Technically Self Sign Certificate means the certificate is signed by the same individual whose identity it certifies. Here, in signing procedure the private key is signed by the owner of the certificate itself (not by trusted Certificate Authority). Self sign certificate comes up with free of cost which encourage internet users to secure website with free SSL Certificate.
If a website which has limited pages and less number of user, then self-sign SSL certificate is a good option.
Drawbacks of Self sign SSL Certificate
In Public Key Cryptography Infrastructure (PKI), Certificate authority must trust the certificate signer to secure the private key & to transmit information online over internet. But in self sign SSL certificate case, the CA is not able to identify the signer and it won’t trust it, due to this the private key will no longer remain secured and get compromised as well. Now this helps cyber criminals to attacks on that website and to steal the information.
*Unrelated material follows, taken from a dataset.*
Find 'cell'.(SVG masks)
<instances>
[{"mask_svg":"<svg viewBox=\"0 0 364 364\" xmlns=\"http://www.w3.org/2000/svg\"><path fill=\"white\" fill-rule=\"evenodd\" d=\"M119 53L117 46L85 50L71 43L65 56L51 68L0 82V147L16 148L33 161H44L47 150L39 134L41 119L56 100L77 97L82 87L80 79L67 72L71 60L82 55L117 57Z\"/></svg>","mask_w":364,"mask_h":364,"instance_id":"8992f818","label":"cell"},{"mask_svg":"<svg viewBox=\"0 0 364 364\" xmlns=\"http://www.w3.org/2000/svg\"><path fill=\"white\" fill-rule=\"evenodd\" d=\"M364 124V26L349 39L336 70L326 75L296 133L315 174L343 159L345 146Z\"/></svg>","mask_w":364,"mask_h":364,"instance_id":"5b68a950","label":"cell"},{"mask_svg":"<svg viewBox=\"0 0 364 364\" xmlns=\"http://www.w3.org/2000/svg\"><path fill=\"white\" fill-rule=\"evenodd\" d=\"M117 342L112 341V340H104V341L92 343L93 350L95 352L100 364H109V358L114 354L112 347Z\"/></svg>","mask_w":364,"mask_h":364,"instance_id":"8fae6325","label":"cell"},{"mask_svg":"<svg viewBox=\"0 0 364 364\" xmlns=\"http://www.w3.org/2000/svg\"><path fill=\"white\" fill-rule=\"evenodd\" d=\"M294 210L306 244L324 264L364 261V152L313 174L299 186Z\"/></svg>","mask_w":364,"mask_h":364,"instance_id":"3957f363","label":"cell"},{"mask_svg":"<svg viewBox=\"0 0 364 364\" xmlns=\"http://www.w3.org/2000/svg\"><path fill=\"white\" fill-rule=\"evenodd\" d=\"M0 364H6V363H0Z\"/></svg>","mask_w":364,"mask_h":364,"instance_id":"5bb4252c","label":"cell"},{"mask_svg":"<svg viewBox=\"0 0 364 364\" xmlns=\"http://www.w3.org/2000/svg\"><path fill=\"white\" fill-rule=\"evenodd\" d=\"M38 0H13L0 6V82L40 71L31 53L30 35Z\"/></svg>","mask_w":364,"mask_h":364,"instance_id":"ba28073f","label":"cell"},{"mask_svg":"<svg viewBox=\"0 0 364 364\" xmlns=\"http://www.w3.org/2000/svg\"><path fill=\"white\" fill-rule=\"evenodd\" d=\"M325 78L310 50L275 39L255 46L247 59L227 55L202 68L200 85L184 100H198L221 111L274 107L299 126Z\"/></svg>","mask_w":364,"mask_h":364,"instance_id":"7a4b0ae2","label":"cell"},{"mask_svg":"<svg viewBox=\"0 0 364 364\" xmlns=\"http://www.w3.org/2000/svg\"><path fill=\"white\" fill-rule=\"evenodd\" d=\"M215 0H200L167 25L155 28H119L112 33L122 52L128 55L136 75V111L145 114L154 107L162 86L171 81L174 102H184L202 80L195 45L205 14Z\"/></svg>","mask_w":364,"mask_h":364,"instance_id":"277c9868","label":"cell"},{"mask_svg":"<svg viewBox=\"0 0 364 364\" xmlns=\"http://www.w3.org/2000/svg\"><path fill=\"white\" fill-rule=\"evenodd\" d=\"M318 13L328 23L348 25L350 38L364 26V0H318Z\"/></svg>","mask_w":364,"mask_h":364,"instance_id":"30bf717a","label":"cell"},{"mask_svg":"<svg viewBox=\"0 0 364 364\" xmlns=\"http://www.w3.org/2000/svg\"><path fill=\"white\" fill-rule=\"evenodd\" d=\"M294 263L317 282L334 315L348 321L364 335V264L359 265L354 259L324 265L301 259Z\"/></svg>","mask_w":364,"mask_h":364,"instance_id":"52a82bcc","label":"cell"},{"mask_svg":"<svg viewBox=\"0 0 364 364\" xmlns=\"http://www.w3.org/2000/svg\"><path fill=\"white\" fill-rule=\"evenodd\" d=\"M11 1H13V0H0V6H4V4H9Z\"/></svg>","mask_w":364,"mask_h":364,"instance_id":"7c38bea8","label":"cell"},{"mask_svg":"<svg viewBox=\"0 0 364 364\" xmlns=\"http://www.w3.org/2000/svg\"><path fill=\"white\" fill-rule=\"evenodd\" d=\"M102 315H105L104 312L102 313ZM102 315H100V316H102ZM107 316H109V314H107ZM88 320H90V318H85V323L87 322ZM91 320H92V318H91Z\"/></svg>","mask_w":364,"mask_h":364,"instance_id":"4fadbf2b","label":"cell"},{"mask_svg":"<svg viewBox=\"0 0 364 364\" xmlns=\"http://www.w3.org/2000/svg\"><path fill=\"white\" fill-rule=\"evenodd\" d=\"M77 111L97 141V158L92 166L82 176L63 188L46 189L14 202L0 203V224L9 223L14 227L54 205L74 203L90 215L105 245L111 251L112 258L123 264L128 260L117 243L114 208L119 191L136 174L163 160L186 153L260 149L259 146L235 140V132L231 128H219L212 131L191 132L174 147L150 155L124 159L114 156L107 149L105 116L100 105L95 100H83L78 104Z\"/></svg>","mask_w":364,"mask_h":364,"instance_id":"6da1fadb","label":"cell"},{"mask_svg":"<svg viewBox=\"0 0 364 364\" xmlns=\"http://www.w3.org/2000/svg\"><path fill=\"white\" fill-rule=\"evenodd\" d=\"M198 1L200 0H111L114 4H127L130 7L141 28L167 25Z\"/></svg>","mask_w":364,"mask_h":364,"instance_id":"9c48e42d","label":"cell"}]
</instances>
If the self-signed SSL certificate installed on e-commerce website, the users will feel risk of data and information theft and quit their shopping which affect the online business and owner’s reputation as well.
Recently Google Announced Self-signed SSL certificate will not be considered as HTTPS signal, on August 2014, Google announced websites with HTTPS/SSL will earn a ranking boost in SERP and due to this move over 1% query have been affected. Google investigated Self-signed certificates doesn’t worth as HTTPS ranking signal due to its less security and trust factor. Finally, they decided to flag it from HTTPS ranking Signal.
Website which collects user’s sensitive and personal information should not install the Self-Signed SSL Certificate. Banking, E-commerce, Social Media, Health Care, Government Sectors are one of them.